Вечером в тот же день Семена Семеныча к себе пригласил исправник Иван Арефьич - на чашку чаю. И умолял Христом-Богом:
- Наставьте вы этого своего… как его там… на путь истинный. Ну да, Барыбу-то этого. Чтобы поопределенней как-нибудь на суде показал. Я ведь знаю, он у вас специалист, ну чего там, чего там, люди свои. Ей-Богу, они мне всю шею отвертели, губернские эти, разделаться бы с ними - да и с колокольни долой. А уж этот полковник с своими привередами: то ему не так, это не эдак…
Поторговались, сошлись на шести четвертных.
- Ну, чего там мало - не мало. И этому… как его… местишко какое-нибудь можно, Барыбе этому устроить. Чего ж еще лучше? Ну, писарем там, урядником…
А на другой день, за кронберговским пивом, Моргунов подходами всякими подходил к Барыбе, улещал его. Барыба все мялся.
- Да мы с ним вроде приятели были, чудно очень как-то, неловко.
- Эх, милый, нам ли с тобой стесняться да думать над чем-нибудь? С головою ведь увязнем, сгинем. Как это в сказке какой-то: оглянуться помереть со страху. Так уж лучше без оглядки. Да оно ведь до суда-то еще и далеко. Коли оскомина будет - отказаться успеешь.
"А и правда, черт с ним, все равно чахотка там эта… А тут бы местишко еще если заполучить… Что же, весь век, что ли, с хлеба на квас?" И вслух Барыба сказал:
- Разве что для вас только, Семен Семеныч. Кабы не вы - ни за что.
- Кабы не я… Да я, голубь, знаю, что без меня такого бы сокровища из тебя не вышло. Ни то бы, ни се. А теперь…
Он помолчал, потом вдруг нагнулся к Барыбину уху и шепотом:
- А тебе черти не снятся? А я каждую ночь во сне вижу, каждую ночь понимаешь?
23. МУРАШ НАДОЕДНЫЙ
Согласился, и к исправнику ходил, и исправник кучу целую денег дал и наобещал такого… Тут бы Барыбе и радоваться. А вот - нудило что-то, мешало.
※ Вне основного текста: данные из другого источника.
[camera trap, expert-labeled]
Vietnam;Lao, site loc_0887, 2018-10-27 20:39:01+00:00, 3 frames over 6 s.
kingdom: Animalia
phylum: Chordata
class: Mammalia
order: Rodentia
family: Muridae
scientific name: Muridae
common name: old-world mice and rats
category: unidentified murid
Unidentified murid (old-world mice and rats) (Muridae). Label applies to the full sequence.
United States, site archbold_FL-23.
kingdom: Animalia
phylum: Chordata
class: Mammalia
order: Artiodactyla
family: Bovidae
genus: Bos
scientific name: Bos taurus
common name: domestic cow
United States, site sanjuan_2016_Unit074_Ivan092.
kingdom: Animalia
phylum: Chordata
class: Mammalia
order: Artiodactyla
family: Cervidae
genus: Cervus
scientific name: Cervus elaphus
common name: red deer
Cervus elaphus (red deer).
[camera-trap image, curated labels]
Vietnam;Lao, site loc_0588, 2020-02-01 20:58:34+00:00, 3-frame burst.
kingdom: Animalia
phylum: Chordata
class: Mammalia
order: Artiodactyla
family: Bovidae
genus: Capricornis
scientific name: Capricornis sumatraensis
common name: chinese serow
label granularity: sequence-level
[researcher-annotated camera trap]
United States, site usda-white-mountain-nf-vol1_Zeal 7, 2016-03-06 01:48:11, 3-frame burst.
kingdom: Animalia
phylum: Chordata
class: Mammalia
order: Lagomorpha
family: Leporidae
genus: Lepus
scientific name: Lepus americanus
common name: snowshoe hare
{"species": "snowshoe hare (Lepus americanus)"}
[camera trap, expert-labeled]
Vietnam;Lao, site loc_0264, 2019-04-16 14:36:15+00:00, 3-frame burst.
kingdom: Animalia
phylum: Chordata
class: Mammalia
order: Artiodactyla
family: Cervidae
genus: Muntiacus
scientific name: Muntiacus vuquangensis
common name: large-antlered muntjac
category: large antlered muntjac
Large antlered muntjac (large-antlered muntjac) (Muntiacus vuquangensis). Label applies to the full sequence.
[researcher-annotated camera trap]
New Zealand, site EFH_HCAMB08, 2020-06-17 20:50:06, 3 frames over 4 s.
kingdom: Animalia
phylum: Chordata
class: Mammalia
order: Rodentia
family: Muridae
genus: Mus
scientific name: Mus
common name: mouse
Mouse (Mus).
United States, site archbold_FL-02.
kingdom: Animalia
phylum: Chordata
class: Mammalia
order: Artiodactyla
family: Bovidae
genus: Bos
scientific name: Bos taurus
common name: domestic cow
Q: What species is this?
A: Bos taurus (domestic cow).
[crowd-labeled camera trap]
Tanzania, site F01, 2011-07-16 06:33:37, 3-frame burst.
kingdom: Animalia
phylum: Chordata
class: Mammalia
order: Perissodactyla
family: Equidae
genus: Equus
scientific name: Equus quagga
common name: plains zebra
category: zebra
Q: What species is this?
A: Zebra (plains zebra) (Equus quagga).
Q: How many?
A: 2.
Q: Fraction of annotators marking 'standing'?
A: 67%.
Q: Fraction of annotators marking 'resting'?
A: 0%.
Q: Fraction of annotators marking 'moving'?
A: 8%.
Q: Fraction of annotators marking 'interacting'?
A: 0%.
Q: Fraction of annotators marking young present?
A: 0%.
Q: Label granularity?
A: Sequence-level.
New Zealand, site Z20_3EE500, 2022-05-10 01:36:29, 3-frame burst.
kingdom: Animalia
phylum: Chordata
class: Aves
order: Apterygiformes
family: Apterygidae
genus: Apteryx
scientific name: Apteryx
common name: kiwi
Какой-то вот комарик маленький, мураш, залез в нутро и елозит там, и елозит, и никак его не поймать, не раздавить.
Ложился спать Барыба и думал:
"Завтра вечером. Значит, еще целый день до суда. Захочу вот, пойду и откажусь. Сам себе господин".
Спал и не спал. И все будто додумывал во сне недодуманную какую-то мысль:
"Да и жизни-то всего в нем полвершка".
И опять снилось уездное, экзамены, поп, засовывающий бороду в рот.
"Опять провалюсь, второй раз", - думал Барыба.
И додумывал:
"А мозговатый он был, - Тимоша, это уж правду сказать".
"Почему "был"? Как же "был"?"
Совсем распялил в темноте свои глаза и не мог больше спать. Елозил мураш надоедный, томил.
"Почему "был"?"
24. ПРОЩАЙТЕ
Поздно уж, о полдень, проснулся Барыба в Стрелецкой своей комнатушке: все кругом было светлое, ясное, и таким простым все открылось, что нужно было на суде сделать. Будто ничего этого, что ночью томило, - ничего такого и не было.